WHAT THIS TASK INVOLVES: Beginning with the line that holds "11 Tracked Drilling" and ending with the last line of the entries, please output each line exactly, apart from any pictures.
[INFORMATION SHOWN]
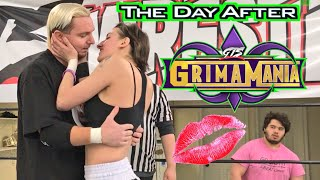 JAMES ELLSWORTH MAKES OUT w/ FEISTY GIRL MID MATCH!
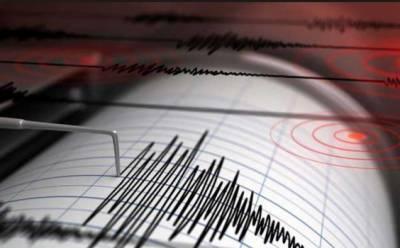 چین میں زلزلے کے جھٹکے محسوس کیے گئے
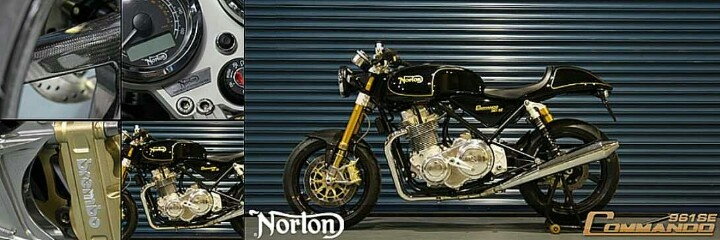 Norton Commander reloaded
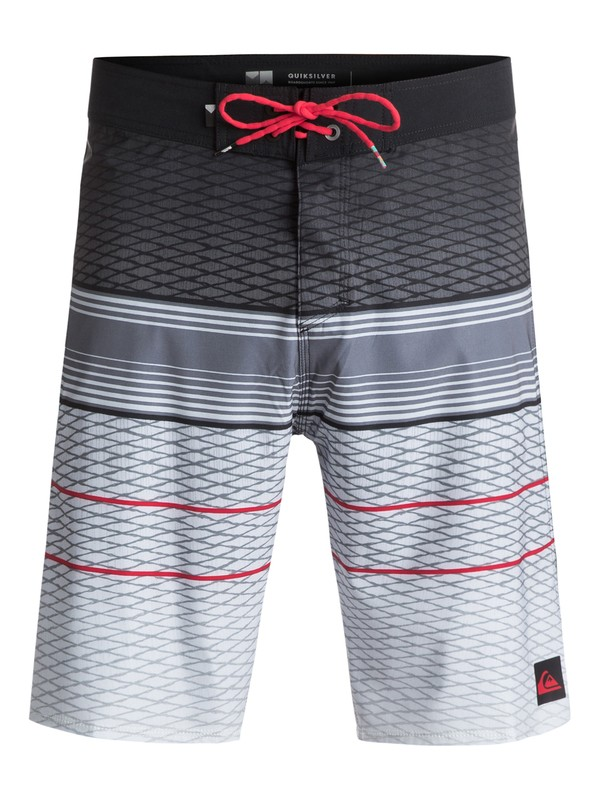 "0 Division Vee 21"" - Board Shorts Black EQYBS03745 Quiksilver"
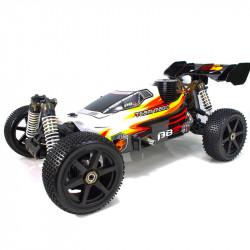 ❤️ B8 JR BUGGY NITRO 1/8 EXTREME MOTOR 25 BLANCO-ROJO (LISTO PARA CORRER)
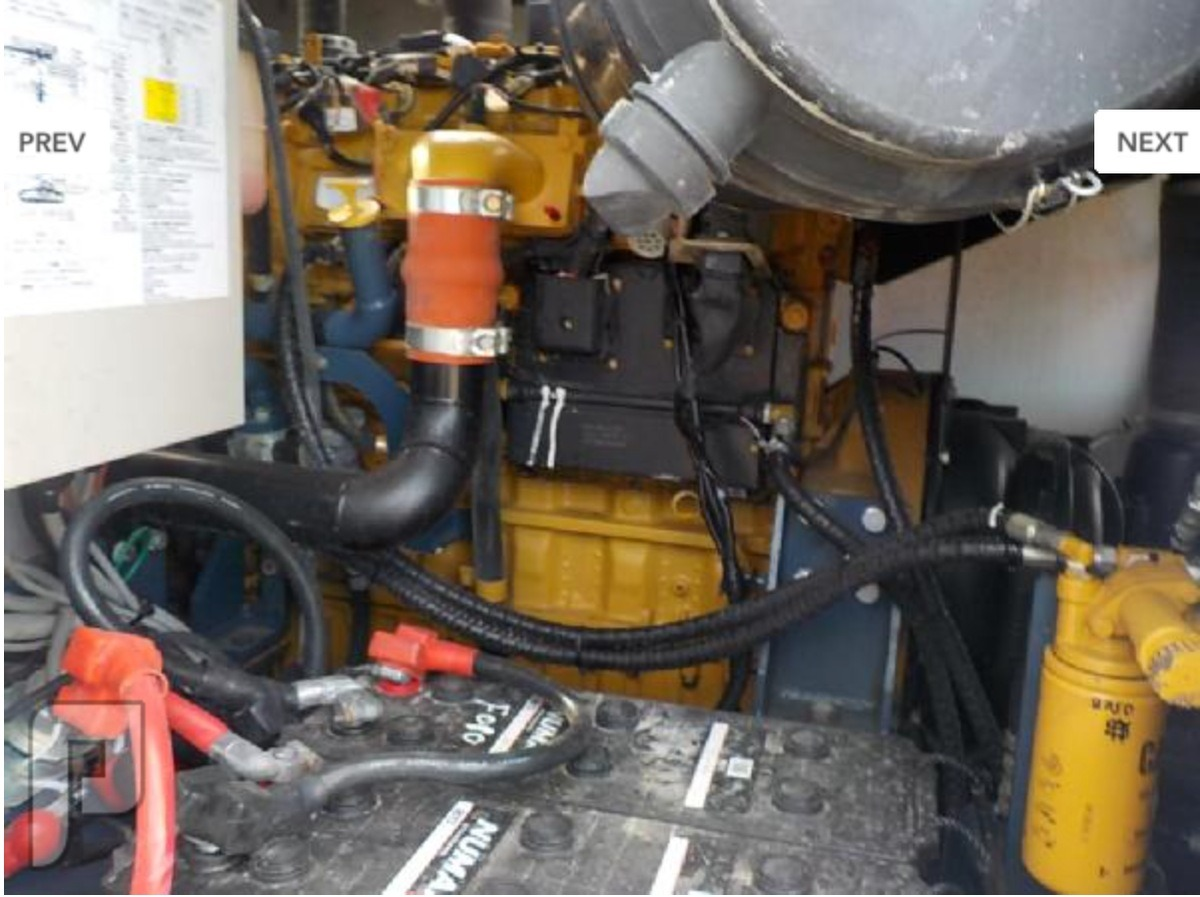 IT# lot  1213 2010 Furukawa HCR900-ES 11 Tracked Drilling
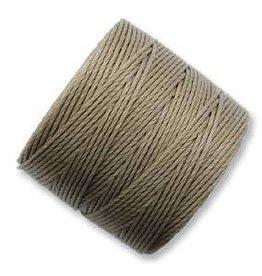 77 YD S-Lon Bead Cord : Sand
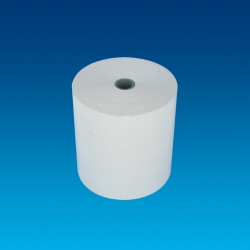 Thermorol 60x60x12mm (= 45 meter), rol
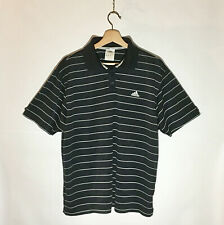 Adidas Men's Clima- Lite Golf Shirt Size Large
[/INFORMATION SHOWN]
SOLUTION TO THIS TASK:
 IT# lot  1213 2010 Furukawa HCR900-ES 11 Tracked Drilling
 77 YD S-Lon Bead Cord : Sand
 Thermorol 60x60x12mm (= 45 meter), rol
 Adidas Men's Clima- Lite Golf Shirt Size Large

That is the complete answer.